■ Your assignment
The expected response is a copy of every line in the entries below that includes the word "with".

──────

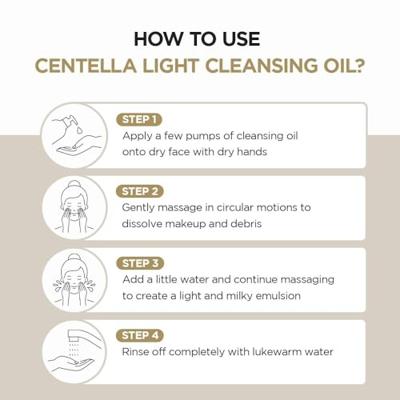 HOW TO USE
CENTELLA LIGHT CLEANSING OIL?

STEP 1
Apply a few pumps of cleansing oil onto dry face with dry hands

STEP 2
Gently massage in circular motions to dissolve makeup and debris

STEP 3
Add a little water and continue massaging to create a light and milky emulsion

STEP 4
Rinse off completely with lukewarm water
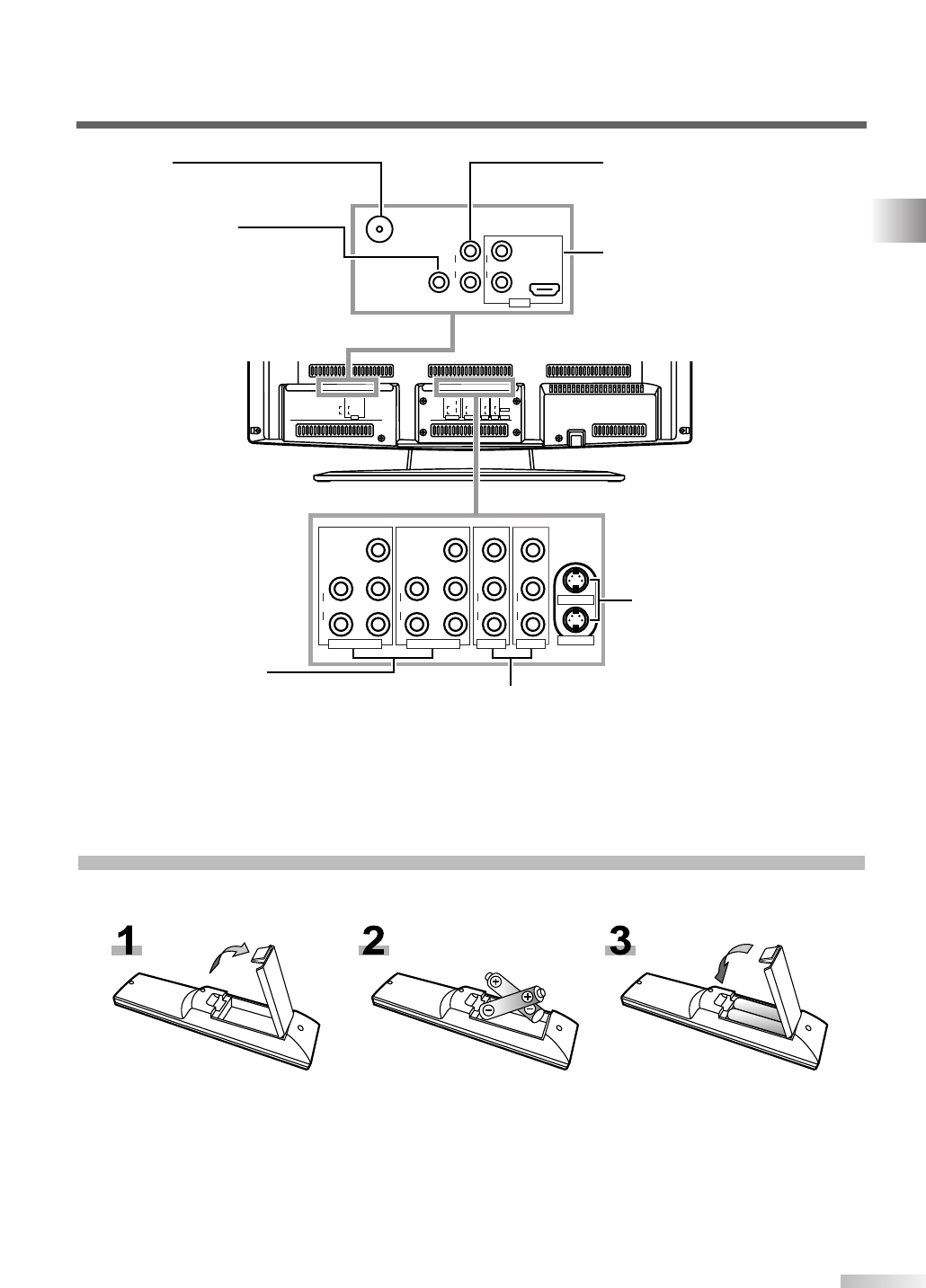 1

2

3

──────

■ Answer
Apply a few pumps of cleansing oil onto dry face with dry hands
Rinse off completely with lukewarm water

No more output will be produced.